"Ada negara seperti India yang menutup kuota ekspor gulanya. Kebijakan itu membuat harga gula tinggi. Pengusaha pun enggan impor karena tidak mau rugi. Kebijakan relaksasi itu mungkin menjadi jalan tengah agar pengusaha tidak dirugikan," kata dia.
Pada Kamis (9/11), pemerintah melalui Badan Pangan Nasional resmi memberlakukan relaksasi harga gula konsumsi di tingkat konsumen dari Rp14.500 per kilogram menjadi Rp16.000 per kilogram atau Rp17.000 per kilogram khusus di wilayah Maluku, Papua, dan daerah tertinggal, terluar, terpencil dan pedalaman.
Harga Rp14.500 per kilogram tersebut adalah harga acuan penjualan di konsumen yang diatur dalam Peraturan Bapanas Nomor 17 tahun 2023.

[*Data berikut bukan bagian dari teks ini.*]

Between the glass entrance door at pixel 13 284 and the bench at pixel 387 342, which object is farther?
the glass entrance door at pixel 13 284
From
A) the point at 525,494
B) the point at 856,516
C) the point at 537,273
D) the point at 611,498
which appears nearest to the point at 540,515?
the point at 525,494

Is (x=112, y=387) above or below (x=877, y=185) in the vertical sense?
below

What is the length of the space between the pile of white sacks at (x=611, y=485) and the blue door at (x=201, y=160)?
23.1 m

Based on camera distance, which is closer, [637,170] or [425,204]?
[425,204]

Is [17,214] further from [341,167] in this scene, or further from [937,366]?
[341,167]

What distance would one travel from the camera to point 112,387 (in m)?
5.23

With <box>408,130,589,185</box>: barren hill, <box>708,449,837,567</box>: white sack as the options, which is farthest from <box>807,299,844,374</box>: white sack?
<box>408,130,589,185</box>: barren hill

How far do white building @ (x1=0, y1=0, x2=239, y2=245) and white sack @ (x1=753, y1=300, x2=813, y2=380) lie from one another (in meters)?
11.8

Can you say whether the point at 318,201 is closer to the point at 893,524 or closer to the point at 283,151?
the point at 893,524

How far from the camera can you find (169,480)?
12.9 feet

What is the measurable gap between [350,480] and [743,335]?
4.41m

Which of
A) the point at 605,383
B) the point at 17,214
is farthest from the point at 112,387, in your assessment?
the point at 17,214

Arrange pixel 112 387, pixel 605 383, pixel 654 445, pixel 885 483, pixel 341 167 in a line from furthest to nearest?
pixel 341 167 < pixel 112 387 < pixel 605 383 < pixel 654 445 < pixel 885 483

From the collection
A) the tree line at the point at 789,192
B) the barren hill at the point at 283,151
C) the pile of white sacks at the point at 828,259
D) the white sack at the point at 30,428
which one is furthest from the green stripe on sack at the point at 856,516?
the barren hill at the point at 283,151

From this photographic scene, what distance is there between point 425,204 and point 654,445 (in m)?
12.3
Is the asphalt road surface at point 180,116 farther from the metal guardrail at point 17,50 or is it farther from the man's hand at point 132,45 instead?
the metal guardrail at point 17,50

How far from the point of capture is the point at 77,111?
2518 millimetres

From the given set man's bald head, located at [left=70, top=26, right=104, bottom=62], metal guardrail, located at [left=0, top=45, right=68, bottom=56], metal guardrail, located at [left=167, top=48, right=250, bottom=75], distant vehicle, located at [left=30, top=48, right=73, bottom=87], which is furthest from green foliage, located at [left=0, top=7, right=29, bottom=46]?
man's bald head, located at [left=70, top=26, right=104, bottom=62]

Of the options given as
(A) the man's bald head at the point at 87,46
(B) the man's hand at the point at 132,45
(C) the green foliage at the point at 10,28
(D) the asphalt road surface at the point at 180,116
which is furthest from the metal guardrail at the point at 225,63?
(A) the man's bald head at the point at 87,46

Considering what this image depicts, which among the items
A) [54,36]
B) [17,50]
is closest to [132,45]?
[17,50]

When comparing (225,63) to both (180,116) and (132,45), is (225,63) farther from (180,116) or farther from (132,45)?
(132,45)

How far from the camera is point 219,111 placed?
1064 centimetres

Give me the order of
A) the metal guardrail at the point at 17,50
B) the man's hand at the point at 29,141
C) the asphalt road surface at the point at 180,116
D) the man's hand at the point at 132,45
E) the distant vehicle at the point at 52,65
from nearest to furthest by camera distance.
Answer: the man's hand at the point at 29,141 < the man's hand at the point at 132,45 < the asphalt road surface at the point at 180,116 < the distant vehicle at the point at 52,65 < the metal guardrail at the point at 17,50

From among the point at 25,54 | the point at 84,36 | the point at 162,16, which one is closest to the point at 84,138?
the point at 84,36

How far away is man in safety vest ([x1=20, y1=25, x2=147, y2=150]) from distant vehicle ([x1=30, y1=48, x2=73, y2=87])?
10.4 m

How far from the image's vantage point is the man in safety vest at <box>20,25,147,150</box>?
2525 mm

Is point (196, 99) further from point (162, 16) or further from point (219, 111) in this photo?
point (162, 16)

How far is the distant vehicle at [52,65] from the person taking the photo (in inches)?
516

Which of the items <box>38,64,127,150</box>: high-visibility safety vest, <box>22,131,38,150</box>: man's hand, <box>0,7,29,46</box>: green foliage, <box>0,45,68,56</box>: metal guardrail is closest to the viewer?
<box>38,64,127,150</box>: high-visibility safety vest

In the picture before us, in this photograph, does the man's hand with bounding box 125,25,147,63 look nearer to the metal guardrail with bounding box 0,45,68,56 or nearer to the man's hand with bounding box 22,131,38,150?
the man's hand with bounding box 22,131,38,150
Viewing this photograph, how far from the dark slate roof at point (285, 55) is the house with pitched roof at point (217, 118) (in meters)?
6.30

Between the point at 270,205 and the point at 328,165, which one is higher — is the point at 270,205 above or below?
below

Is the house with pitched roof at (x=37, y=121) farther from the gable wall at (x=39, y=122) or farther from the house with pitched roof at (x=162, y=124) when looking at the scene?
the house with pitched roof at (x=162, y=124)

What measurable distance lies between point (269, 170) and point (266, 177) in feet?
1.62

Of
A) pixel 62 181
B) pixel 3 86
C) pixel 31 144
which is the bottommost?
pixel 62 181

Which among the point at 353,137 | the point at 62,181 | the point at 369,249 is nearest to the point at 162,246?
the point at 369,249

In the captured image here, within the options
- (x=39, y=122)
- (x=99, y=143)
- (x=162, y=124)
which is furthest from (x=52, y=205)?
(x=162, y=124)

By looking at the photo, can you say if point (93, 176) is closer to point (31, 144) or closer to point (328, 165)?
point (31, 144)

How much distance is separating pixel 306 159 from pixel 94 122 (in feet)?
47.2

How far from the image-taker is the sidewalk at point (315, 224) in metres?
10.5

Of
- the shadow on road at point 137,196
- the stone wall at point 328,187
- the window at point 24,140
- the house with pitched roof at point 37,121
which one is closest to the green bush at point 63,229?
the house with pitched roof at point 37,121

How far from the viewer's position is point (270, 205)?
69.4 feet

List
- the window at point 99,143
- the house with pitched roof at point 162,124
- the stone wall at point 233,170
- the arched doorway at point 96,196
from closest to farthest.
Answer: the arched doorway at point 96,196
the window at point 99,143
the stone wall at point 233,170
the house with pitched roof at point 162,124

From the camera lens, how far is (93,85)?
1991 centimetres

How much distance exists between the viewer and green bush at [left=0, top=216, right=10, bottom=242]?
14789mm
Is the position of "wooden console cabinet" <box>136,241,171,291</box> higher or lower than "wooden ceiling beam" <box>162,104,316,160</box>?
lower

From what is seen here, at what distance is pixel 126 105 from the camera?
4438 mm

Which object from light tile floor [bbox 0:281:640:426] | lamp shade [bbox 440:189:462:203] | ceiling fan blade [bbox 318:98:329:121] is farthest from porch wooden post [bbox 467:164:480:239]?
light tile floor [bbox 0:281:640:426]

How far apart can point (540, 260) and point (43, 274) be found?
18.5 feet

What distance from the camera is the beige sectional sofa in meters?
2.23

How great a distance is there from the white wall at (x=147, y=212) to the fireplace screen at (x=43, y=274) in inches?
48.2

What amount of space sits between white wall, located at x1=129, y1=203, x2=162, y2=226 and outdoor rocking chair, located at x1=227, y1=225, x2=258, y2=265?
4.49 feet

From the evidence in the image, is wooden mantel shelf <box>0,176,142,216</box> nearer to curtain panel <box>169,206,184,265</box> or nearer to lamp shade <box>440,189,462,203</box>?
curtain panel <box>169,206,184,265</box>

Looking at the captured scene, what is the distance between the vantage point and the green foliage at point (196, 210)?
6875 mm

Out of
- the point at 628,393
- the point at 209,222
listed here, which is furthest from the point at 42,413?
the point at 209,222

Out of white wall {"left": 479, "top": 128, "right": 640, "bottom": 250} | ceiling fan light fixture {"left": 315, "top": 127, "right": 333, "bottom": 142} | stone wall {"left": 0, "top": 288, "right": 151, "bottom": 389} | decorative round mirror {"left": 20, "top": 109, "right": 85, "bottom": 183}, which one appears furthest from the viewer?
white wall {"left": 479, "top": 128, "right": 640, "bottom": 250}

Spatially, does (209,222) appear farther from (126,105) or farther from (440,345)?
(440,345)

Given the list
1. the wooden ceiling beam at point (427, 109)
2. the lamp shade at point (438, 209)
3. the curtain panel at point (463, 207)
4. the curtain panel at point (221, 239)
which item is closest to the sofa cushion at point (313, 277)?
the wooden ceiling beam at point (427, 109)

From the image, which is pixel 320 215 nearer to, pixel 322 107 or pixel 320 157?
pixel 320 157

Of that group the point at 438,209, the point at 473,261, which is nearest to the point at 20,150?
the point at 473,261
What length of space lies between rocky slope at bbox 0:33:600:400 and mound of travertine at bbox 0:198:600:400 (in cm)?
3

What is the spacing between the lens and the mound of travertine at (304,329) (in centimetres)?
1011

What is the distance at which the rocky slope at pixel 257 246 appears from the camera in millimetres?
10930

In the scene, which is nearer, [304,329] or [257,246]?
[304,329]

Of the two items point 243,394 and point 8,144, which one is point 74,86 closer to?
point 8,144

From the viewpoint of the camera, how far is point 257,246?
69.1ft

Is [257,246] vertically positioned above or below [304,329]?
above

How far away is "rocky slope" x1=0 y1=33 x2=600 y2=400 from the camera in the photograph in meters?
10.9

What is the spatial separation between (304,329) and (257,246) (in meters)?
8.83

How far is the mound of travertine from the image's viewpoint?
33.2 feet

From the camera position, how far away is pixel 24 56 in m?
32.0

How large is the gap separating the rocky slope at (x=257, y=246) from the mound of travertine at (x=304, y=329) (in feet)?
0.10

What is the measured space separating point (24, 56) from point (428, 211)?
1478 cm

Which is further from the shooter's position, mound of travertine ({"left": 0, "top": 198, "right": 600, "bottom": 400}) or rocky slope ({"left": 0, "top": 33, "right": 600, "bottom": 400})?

Deputi Bidang Ketersediaan dan Stabilisasi Pangan Bapanas I Gusti Ketut Astawa mengatakan, relaksasi harga gula konsumsi di tingkat konsumen dilakukan untuk menjaga stabilitas pasokan dan harga gula di dalam negeri yang diberlakukan bagi pelaku usaha di ritel modern (Aprindo dan Hippindo) agar bisa menjual di atas harga acuan penjualan (HAP) sesuai kewajaran harga yang ditetapkan.
Acuan harga anyar itu sudah mempertimbangkan harga gula di produsen atau harga internasional, biaya kemasan, biaya distribusi dan sebagainya.